Arte e musica. Intervista alla musicista sperimentale e rituale italiana Lili Refrain
Il quindicesimo appuntamento della rubrica Silver Walk of Muses dell’artista Samantha Stella presenta il ritratto della musicista sperimentale e rituale italiana Lili Refrain
Lili Refrain è una compositrice, chitarrista e performer nata a Roma e con base in città. Nel 2007 avvia il suo progetto solista partendo da chitarra elettrica, voce e loop registrati in tempo reale senza alcuna traccia pre-registrata. Da subito si distingue per uno stile unico grazie a continue stratificazioni di suoni che mescolano generi musicali diversi, psichedelia, folk, blues, metal, ambient minimalista e dark operistico. Negli anni, con un’intensissima attività live in Italia e Europa, la pubblicazione di cinque album ed EP con ottimo ritorno di critica e di pubblico, e sonorità vicine ad artisti come Diamanda Galás e Dead Can Dance, affina la tecnica dando spazio ad una vena altamente rituale ed evocativa, introducendo nuove sonorità come il taiko, il tamburo giapponese, che unisce due delle sue passioni più grandi, musica e arti marziali, e il synth, con cui crea dei bordoni di droni. Ma è soprattutto l’unione delle tecniche strumentali con le armonizzazioni create con la voce, utilizzando espressioni vocali dal throat singing alla lirica, e con una forte componente performativa, che avvia un’esplorazione sonora di natura ancestrale, focalizzata sull’origine della ricerca spirituale dell’uomo e la volontà di unire elementi di regioni, culture e storie di tutto il mondo. Dopo la prima autoproduzione Lili Refrain del 2007 e 9(2010, Trips und Träume/Three Legged Cat), inizia la fertile collaborazione con l’etichetta romana Subsound Records, con cui pubblica Kawax (2013), Ulu (2020) e Mana (2022), album che afferma definitivamente il suo talento internazionale. Tra il 2022 e il 2023 è stata in tour in Europa e UK come opening act prima con Heilung, gruppo di musica folk sperimentale di matrice nordica, poi con la leggendaria band di gothic rock inglese The Cult e la sua storica formazione progenitrice Death Cult.
Intervista a Lili Refrain
La tua definizione di arte.
L’arte è un’idea, un sogno, un’intuizione, una forte emozione che viene tradotta e plasmata in una forma più o meno tangibile con l’aiuto di una certa tecnica. È Il Gesto, un movimento estremo dal più profondo di se stessi verso l’esterno. Un linguaggio che parla dritto all’anima e che è in grado di cambiarne i connotati. È la comunicazione che mette in moto la visceralità sopita e che accresce lo spirito. È la risposta che fa porre molte domande, uno specchio, un dono, una necessità estrema.

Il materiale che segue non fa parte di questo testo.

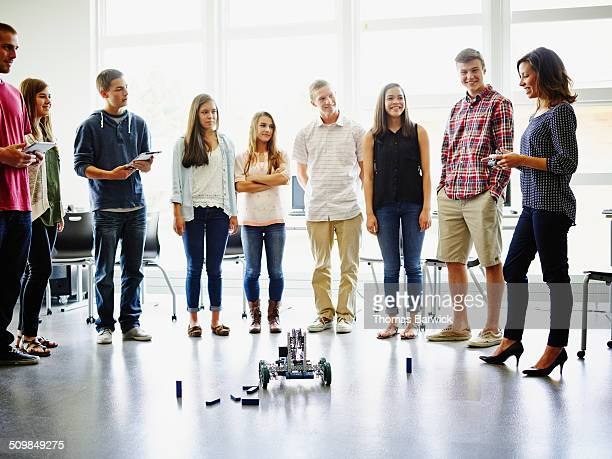 Female teacher leading robotics class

La tua definizione di musica.
La musica è un linguaggio costituito da onde sonore. Non è diversa dalla definizione di Arte se non per il fatto che rispetto alla maggior parte delle opere che vengono raggruppate sotto questa definizione, non ha una forma visiva. È una traduzione dell’invisibile e resta tale, forse è proprio questa sua “invisibilità” a conferirle uno dei poteri più incredibili e mistici. È formata da frequenze fatte della stessa natura di cui sono fatti i nostri organi interni, può infatti curarli e dialogarvi in modo molto più diretto.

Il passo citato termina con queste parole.